A Moção foi aprovada por maioria com os votos de todas as forças políticas representadas na AFLumiar e apenas com os votos contra do PS. Porque seria, se a fonte da informação foi o próprio MAI e membros das forças de segurança?

Resultado de Moções na A. F. Lumiar

Sobreda, 19.04.07

No período destinado ao Público de antes da Ordem do Dia da Assembleia de Freguesia do Lumiar realizada ontem, dia 18 de Abril, um numeroso grupo de residentes da Rua Pedro de Queirós Pereira alertou a Assembleia, pedindo-lhe a sua intervenção junto de outras instituições e órgãos autárquicos, para a ameaça de construção de novos equipamentos junto aos seus degradados edifícios, cortando-lhes os acessos viários. Um dos membros da Comissão de Moradores recordou mesmo o problema que poderia advir se, em caso de uma anormal calamidade, um carro de bombeiros ou uma ambulância se vissem impedidos de lá entrar.

Segundo um inventário elaborado porta a porta pela Comissão de Moradores, existem na Rua Pedro de Queirós Pereira 225 fogos, dos quais 96 continuam a ser da CML e geridos pela Gebalis, e os restantes 129 foram alienados, ou seja, vendidos aos residentes com a promessa de posterior execução de obras sistemáticas de beneficiação.

Considerando que a promessa do arranjo do bairro constava das medidas do actual presidente da CML para os seus primeiros 180 dias de mandato, perante o péssimo mau estado das habitações, bem como o não ter sido ainda apresentado até ao momento, quer o planeamento, quer a execução das obras, os moradores sentem-se obviamente enganados 1.

Depois das variadas e acaloradas mas justas intervenções dos moradores, os eleitos decidiram de imediato subscrever uma Moção exigindo a suspensão de qualquer construção nesse local do Bairro da Cruz Vermelha, sem que antes se proceda à reanálise prévia para revisão do respectivo projecto. Todos os agrupamentos políticos aprovaram o texto por Unanimidade.

A CDU (PCP/PEV) apresentou também um conjunto de Moções, cujo resultado das votações foi o seguinte.

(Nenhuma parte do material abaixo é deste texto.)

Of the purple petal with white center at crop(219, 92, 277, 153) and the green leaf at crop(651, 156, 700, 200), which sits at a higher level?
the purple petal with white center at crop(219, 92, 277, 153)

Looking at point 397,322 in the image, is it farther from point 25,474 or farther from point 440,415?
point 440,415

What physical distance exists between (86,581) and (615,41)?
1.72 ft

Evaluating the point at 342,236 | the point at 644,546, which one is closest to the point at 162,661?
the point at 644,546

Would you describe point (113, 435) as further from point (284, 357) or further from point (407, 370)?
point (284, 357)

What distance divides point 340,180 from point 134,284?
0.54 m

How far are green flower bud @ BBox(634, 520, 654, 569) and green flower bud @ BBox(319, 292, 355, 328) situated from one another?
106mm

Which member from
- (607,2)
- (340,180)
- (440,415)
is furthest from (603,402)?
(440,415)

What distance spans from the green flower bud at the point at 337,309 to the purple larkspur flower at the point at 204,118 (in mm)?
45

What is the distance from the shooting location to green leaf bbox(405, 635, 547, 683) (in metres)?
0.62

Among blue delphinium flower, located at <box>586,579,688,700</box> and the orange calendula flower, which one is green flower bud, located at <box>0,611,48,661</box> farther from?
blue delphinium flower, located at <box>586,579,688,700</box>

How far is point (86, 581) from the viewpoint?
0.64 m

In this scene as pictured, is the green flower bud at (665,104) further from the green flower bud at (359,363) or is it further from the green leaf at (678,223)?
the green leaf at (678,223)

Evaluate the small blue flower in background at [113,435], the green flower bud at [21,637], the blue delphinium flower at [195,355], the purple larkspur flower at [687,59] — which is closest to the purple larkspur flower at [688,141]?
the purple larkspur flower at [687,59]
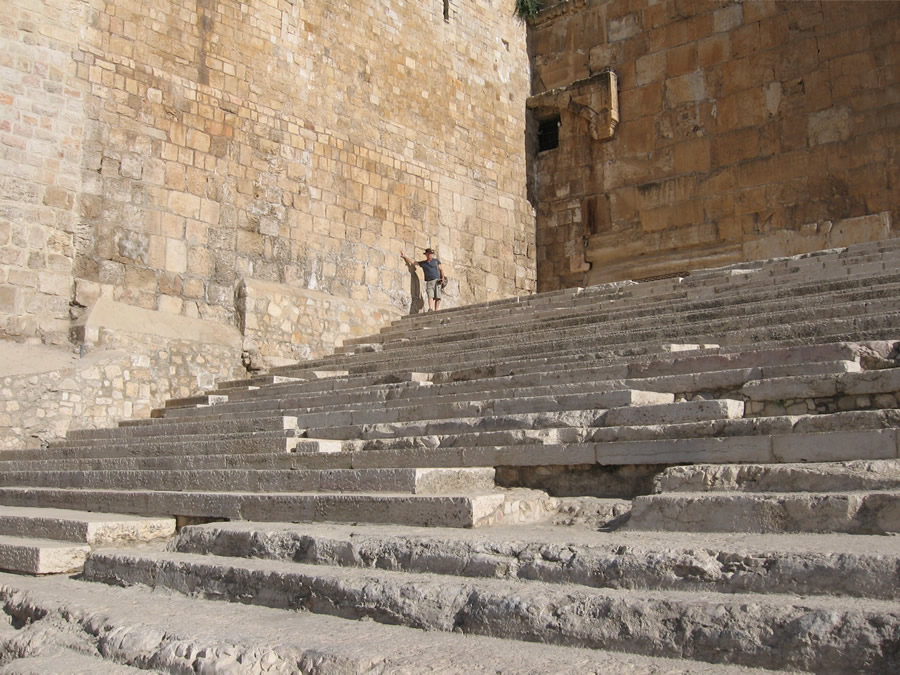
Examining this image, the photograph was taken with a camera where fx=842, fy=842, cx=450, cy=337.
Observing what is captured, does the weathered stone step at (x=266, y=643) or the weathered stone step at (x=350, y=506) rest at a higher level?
the weathered stone step at (x=350, y=506)

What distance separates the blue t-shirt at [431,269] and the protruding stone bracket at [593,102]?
418 centimetres

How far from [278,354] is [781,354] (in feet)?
25.4

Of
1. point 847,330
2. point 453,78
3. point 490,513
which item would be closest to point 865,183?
point 453,78

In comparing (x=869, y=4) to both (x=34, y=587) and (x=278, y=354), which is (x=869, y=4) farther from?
(x=34, y=587)

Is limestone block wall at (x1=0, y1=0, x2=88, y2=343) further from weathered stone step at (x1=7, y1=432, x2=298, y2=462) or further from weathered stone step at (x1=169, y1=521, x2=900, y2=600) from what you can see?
weathered stone step at (x1=169, y1=521, x2=900, y2=600)

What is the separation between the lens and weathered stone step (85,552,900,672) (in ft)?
6.82

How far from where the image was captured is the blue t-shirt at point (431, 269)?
13141 mm

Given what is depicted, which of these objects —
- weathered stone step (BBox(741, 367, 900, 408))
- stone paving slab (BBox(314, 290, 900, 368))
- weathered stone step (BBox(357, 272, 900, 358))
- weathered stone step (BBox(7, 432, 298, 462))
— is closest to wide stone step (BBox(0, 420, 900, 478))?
weathered stone step (BBox(7, 432, 298, 462))

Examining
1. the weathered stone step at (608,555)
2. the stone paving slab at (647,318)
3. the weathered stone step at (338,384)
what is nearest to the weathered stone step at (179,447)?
the weathered stone step at (338,384)

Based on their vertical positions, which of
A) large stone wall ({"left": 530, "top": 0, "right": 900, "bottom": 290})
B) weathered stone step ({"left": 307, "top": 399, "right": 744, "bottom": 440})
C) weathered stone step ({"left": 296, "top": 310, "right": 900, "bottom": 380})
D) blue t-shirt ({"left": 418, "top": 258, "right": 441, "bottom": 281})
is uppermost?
large stone wall ({"left": 530, "top": 0, "right": 900, "bottom": 290})

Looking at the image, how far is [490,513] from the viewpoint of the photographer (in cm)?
365

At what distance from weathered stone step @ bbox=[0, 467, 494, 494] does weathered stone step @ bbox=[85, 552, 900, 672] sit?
0.85 metres

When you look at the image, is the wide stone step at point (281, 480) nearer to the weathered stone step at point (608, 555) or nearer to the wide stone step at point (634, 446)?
the wide stone step at point (634, 446)

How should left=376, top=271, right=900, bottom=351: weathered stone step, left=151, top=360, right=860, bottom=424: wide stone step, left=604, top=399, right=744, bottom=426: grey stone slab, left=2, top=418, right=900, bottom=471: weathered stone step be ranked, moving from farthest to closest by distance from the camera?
left=376, top=271, right=900, bottom=351: weathered stone step, left=151, top=360, right=860, bottom=424: wide stone step, left=604, top=399, right=744, bottom=426: grey stone slab, left=2, top=418, right=900, bottom=471: weathered stone step
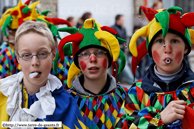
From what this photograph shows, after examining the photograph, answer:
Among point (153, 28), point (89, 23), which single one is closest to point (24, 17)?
point (89, 23)

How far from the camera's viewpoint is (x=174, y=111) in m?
1.89

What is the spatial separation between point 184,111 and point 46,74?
111cm

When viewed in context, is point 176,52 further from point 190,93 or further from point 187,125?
point 187,125

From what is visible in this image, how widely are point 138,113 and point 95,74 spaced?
0.59 meters

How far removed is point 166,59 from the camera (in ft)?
6.77

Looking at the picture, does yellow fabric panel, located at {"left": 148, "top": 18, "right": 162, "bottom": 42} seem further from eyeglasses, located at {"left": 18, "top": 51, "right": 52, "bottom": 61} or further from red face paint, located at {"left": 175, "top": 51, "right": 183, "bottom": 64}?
eyeglasses, located at {"left": 18, "top": 51, "right": 52, "bottom": 61}

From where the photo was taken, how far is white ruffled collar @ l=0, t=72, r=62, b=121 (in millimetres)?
1991

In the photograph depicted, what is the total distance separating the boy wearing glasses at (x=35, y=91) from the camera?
2.01 m

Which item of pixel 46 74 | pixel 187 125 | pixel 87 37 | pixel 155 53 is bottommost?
pixel 187 125

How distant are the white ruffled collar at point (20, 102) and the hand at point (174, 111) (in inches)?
33.9

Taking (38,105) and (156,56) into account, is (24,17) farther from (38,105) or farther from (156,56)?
(156,56)

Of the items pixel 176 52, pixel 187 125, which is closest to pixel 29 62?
pixel 176 52

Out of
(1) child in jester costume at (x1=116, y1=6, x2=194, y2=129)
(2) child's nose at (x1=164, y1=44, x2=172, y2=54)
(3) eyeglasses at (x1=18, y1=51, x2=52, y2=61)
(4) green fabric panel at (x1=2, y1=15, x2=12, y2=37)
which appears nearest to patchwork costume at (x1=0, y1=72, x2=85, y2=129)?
(3) eyeglasses at (x1=18, y1=51, x2=52, y2=61)

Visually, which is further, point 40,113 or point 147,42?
point 147,42
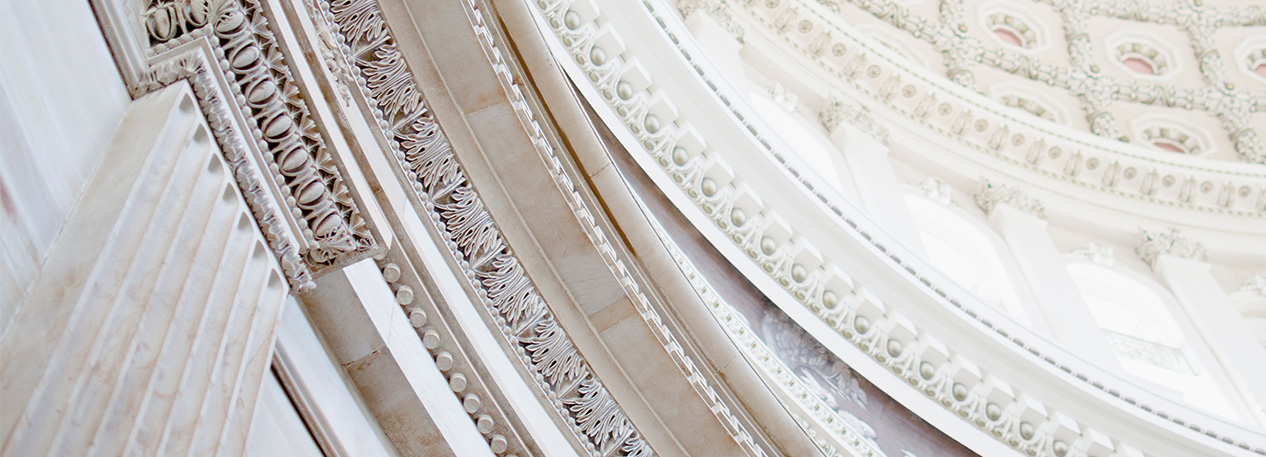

1. “Complexo Urbano-Desportivo do SCP”, aprovada por Unanimidade;

2. “Esquadra da PSP de Telheiras”, aprovada com os votos a favor de PSD, PCP, PEV, BE e CDS, e votos contra do PS;

3. “Enriquecimento escolar”, aprovada com 18 votos a favor e 1 abstenção do CDS;

4. “Centro de Saúde”, aprovada por Unanimidade;

5. “Propaganda xenófoba”, aprovada por Unanimidade;

6. “25 de Abril e 1º de Maio”, aprovada com os votos a favor de PSD, PCP, PEV, BE e CDS, uma abstenção do PS e 5 votos contra do PS.